The Sixth Circuit’s decision was by a 2-1 vote. The majority opinion was written by Judge Jeffrey Sutton, one of the most respected judges in the country. Judge Sutton’s opinion, which is characterized by a deep respect for democracy and federalism and for the limited role of the federal courts in deciding controversial social issues, provides a blueprint for the Supreme Court. It is, sadly, one that the United States Supreme Court is not likely to follow.
Since the U.S. Supreme Court invalidated a portion of the Defense of Marriage Act in 2013 in United States v. Windsor, many lower courts have addressed the constitutional issues raised by state laws prohibiting same-sex couples from marrying. Most of the decisions have invalidated such bans. On October 6, 2014, the United States Supreme Court declined to hear cases from several federal courts of appeals that had invalidated state bans on same-sex marriage. The Supreme Court’s refusal to hear those cases allowed same-sex marriage in the states involved. As a result, same-sex marriage is now permitted in over 30 states. This reality is likely to be relied upon by the Court when it considers DeBoer v. Snyder.

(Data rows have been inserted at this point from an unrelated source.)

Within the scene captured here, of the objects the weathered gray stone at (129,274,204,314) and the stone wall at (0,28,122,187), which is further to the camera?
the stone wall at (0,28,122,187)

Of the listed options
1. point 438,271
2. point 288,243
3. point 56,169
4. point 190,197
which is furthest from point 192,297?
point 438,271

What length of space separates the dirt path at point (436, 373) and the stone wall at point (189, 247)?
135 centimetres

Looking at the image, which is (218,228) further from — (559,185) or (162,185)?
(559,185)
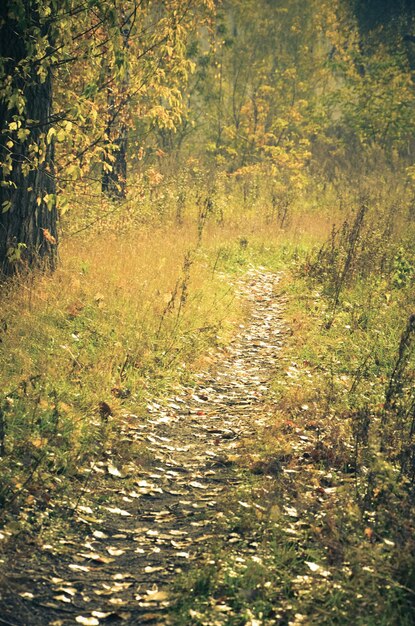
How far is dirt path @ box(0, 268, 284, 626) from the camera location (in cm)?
363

But it is important to recognize that this reality – that same-sex marriage is now allowed in nearly two-thirds of the states – is largely a judicial creation. Since the early 1990s, we have witnessed dizzying developments on the issue of same-sex marriage. Congress, when it passed the Defense of Marriage Act in 1996, supported the traditional understanding of marriage. Over thirty states followed suit.
There has, of course, been increasing legal acceptance of same-sex marriage. But this development is mostly the result of judicial decisions. Only about a dozen states have authorized same-sex marriage through the democratic process.

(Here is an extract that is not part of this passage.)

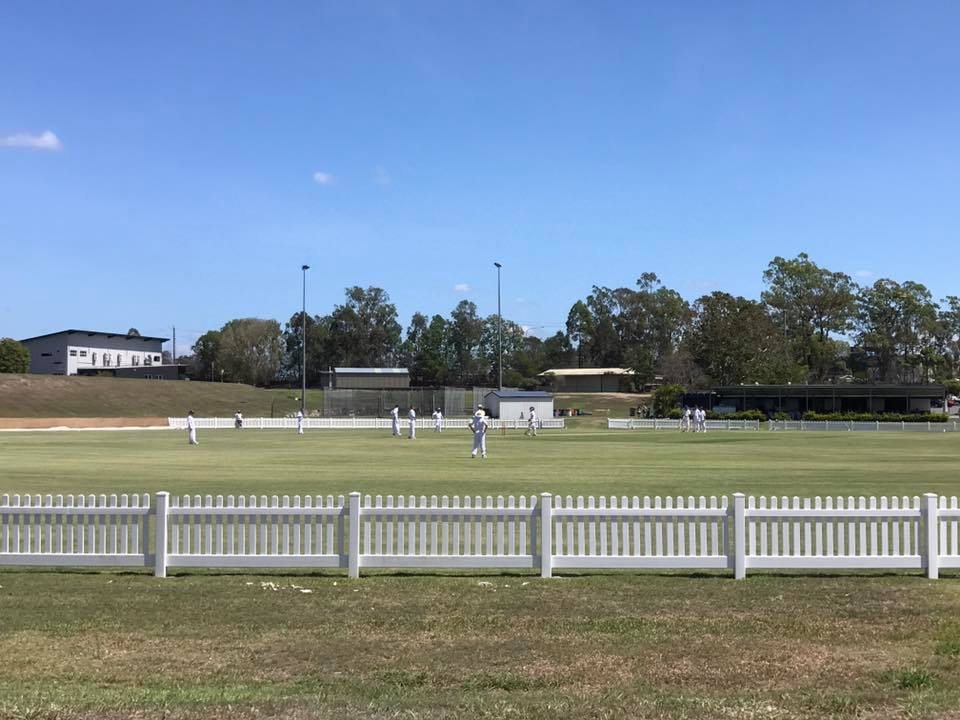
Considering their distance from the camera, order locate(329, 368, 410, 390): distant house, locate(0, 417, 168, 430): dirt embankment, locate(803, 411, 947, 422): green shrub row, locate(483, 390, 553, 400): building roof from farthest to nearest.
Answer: locate(329, 368, 410, 390): distant house → locate(483, 390, 553, 400): building roof → locate(803, 411, 947, 422): green shrub row → locate(0, 417, 168, 430): dirt embankment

The other states that now authorize same-sex marriage got to that point through judicial commands. Much of the judicial development was spurred on by the Court’s decision in the Windsor case. Since then, most court decisions – Judge Sutton’s opinion is a welcome exception to this trend – have moved in favor of same-sex marriage. Most of those decisions are short on legal reasoning. In the words of Judge Feldman (who recently upheld Louisiana’s marriage law), these decisions “exemplify ‘a pageant of empathy’ decisions impelled by a response of innate pathos. Courts that … appear to have assumed the mantle of a legislative body.”

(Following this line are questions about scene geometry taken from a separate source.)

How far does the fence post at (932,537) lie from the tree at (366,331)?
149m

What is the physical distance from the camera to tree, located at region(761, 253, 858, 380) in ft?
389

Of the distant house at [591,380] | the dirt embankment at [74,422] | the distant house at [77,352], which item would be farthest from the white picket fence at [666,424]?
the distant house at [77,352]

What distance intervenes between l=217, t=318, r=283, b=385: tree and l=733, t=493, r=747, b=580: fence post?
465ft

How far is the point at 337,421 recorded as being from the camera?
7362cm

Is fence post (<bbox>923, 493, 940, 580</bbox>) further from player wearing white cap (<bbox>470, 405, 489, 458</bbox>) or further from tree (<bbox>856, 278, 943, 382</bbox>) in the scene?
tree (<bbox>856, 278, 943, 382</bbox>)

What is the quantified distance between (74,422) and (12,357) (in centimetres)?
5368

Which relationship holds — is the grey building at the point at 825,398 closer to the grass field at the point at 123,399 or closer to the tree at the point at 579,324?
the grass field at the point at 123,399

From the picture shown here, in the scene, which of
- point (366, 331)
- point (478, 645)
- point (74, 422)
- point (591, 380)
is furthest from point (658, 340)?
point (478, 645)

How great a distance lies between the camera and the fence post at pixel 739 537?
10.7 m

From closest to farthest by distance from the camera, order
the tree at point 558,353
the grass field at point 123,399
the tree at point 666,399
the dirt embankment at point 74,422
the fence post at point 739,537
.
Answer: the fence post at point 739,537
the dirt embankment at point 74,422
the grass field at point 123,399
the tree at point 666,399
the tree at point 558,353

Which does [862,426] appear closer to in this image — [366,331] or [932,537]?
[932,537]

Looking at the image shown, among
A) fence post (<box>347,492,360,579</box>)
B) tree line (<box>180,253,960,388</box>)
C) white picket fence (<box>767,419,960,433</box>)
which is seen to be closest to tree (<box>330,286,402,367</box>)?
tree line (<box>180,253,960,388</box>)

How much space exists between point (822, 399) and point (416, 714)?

Most think that recognition of same-sex marriage is now inevitable. The law and popular opinion have moved in support of same-sex marriage since the mid-1990s. But it’s a good thing for judges to avoid trying to get on the right side of history, at least when the Constitution does not clearly speak to the issue under review. The justices who gave us Roe v. Wade thought they were settling the abortion issue by simply ratifying the trend in favor of the right to abortion. But the law and popular opinion have moved in a pro-life direction since 1973. The same dynamic may play out with regard to same-sex marriage. A Pew poll from late September indicated a drop in public support for same-sex marriage.